Yu Fenghui menyatakan bahwa saat ini dana dari Timur Tengah belum secara signifikan masuk ke pasar. Mengingat situasi internasional yang kompleks dan berubah-ubah, terutama fluktuasi harga energi dan ketegangan geopolitik, dana dari Timur Tengah mungkin akan lebih berhati-hati dan menunggu waktu yang lebih tepat untuk masuk pasar. Perbedaan regulasi antar wilayah dan syarat akses pasar juga dapat mempengaruhi keputusan investasi mereka. Meskipun ada minat potensial, dalam praktiknya mereka mungkin perlu mempertimbangkan berbagai faktor lebih matang.
Yu Fenghui menambahkan bahwa pasar saat ini menunjukkan tanda-tanda beralih dari inflasi ke resesi. Pertumbuhan ekonomi di banyak negara utama melambat lebih dari yang diperkirakan. Meskipun bank sentral seperti Australia mencoba menahan inflasi melalui kenaikan suku bunga, strategi ini juga menekan investasi dan konsumsi, yang selanjutnya memperlambat pertumbuhan ekonomi.
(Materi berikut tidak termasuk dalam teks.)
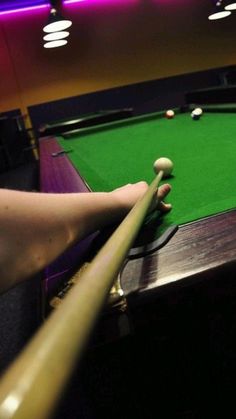 a person is playing pool in a dark room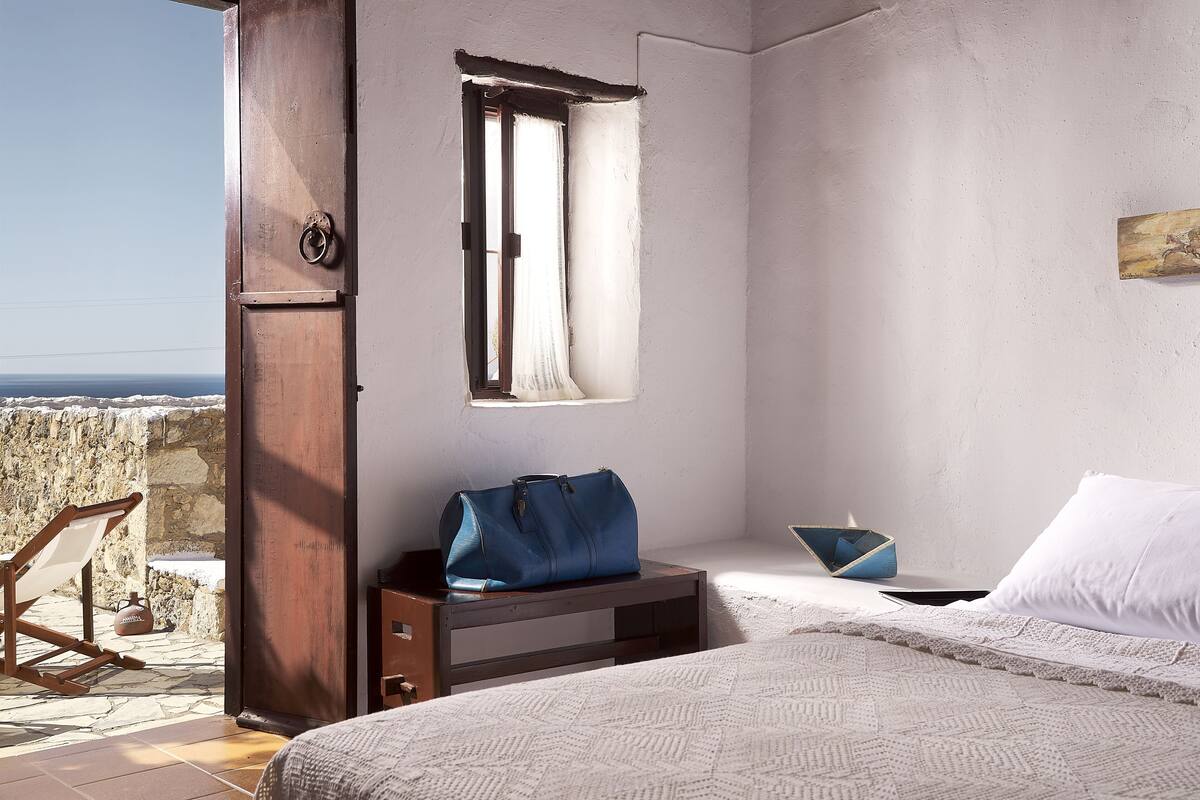 A bedroom with a bed, a wooden nightstand, a blue bag, a white pillow, and a view of the sea through a window.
Penurunan proyeksi laba perusahaan dan indeks kepercayaan konsumen yang terus menurun menunjukkan bahwa pasar pesimis terhadap prospek ekonomi jangka pendek.
Liu Chenming menyatakan bahwa dana dari Timur Tengah kemungkinan masih akan berperan sebagai investor dasar IPO di Hong Kong. Saat ini, tidak ada tanda-tanda bahwa dana ini sedang melakukan pergeseran besar ke aset safe haven seperti yang terlihat dari hubungan antara suku bunga HIBOR Hong Kong dan nilai tukar mata uang. Partisipasi mereka di pasar Hong Kong lebih bersifat strategis sebagai investor utama di pasar primer, bukan sebagai langkah lindung risiko jangka pendek.